Ja, das Läben ischt wirklich bunt auf d’r Königstroß.

Frau Kächele:

Es gibt halt leider koine Kinos meh!

Frau Peters:

Aber dafür hot’s an jedem Eck diese herzige Youtube-Ständla, do kosch au einen geselligen Obend verbrenga.
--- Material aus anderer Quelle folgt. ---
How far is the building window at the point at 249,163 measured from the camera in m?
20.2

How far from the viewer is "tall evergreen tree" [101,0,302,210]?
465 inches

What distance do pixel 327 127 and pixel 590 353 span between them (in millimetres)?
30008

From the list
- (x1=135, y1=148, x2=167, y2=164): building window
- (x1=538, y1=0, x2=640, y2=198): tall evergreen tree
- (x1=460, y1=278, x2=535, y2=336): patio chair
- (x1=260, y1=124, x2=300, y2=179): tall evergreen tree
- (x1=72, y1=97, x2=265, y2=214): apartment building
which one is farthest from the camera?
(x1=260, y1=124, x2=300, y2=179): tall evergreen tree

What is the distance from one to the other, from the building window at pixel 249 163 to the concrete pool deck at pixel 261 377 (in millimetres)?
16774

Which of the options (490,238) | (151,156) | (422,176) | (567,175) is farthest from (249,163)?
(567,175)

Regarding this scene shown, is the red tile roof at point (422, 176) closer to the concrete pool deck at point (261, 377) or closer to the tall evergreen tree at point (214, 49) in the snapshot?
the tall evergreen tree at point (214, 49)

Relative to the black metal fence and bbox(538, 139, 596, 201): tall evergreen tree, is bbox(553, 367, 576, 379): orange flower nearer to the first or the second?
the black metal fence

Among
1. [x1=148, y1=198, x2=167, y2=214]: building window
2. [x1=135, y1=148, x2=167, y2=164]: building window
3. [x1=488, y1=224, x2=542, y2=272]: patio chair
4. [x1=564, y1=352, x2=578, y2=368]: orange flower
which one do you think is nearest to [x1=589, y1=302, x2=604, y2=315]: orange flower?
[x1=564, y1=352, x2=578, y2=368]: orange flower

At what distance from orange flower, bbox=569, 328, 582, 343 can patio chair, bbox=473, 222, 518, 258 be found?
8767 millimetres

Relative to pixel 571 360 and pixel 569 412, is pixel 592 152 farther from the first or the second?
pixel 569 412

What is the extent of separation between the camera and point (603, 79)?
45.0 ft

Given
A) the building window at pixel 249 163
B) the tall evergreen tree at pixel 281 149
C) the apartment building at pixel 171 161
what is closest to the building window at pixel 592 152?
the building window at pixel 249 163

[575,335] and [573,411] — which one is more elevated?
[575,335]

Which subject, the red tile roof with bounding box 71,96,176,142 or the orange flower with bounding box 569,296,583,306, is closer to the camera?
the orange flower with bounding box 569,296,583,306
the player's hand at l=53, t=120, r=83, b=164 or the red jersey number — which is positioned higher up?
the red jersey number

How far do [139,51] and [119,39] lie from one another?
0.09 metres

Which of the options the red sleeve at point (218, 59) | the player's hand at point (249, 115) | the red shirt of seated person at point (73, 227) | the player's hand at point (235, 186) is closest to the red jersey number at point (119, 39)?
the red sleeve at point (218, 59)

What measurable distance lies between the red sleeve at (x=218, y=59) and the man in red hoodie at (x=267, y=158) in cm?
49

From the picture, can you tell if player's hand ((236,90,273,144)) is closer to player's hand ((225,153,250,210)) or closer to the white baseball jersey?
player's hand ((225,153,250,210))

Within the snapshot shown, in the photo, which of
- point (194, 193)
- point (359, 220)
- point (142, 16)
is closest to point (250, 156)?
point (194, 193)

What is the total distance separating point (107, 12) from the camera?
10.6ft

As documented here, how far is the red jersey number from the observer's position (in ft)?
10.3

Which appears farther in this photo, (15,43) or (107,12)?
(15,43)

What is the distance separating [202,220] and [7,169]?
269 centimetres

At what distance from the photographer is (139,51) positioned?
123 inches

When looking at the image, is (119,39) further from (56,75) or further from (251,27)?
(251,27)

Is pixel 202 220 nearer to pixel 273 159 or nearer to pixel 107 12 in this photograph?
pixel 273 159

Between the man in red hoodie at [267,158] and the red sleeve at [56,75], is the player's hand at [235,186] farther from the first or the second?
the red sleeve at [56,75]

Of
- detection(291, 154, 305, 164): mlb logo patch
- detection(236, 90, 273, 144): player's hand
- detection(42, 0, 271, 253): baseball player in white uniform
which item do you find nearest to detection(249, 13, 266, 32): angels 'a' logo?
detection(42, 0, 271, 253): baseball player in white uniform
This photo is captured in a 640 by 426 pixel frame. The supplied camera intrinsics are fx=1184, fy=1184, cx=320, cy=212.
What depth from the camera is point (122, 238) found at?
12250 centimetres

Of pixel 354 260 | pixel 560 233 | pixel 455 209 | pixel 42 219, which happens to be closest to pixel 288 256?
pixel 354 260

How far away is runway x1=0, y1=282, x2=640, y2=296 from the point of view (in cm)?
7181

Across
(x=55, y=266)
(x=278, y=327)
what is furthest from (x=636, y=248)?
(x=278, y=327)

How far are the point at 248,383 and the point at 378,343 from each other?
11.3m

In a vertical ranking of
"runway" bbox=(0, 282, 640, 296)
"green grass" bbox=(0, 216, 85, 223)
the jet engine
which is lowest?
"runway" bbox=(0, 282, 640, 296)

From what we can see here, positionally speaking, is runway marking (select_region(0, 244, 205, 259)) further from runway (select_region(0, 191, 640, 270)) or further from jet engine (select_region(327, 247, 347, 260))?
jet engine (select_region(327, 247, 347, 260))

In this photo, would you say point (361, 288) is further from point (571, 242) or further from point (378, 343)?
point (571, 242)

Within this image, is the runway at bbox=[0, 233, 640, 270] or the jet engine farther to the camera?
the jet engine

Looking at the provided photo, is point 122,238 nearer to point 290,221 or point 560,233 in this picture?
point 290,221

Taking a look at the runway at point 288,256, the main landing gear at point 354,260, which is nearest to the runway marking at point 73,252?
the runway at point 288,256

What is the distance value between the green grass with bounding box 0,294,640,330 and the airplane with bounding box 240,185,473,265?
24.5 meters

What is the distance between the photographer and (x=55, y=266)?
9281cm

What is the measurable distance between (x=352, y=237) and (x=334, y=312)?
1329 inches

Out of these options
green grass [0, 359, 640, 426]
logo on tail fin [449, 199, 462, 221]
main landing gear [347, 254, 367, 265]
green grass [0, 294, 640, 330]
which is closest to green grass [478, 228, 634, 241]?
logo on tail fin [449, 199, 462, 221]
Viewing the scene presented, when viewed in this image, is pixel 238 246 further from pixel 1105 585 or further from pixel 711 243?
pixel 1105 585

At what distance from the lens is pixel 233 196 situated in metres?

Frau Kächele & Frau Peters schlendern weiter und bewundern diese vielen neuen Läden im Stuttgarter Zentrum.

Frau Peters:

Saget Se mol, Frau Kächele, sähn Sie auch diese ronde G’wächshäuser?

Frau Kächele:

Des isch glaub onser neuer Bohnhof.

Frau Peters:

Waas? So sieht der jetzt aus? Ond was wächst do jetzt?

Frau Kächele:

Koi Ohnung. Vielleicht send des die Vorgärtla vom Bohhofsvorstand?

Frau Peters:

Aber den Turm gibt’s no.

Frau Kächele:

Den wället se demnächst sprenga!

Frau Peters:

Onsern scheena Turm wellat die sprenga? Wegen was wellat die den sprenga?

Frau Kächele:

Des isch wega der Sternwarte. Der Bahnhofsturm wird gsprengt, weil er von dr Uhlandshöhe die Sicht zum Lichterfest am Killesberg versperrt.

Frau Peters:

I dät gern onsern neua Bohhof besichtiga. Isch des möglich, Frau Kächele?

Frau Kächele:

I han gar net g’wisst, dass der scho eröffnet isch.

Frau Peters:

Wo isch der Eigang? Jetzt freu i mi auf unsern neua Bohhof!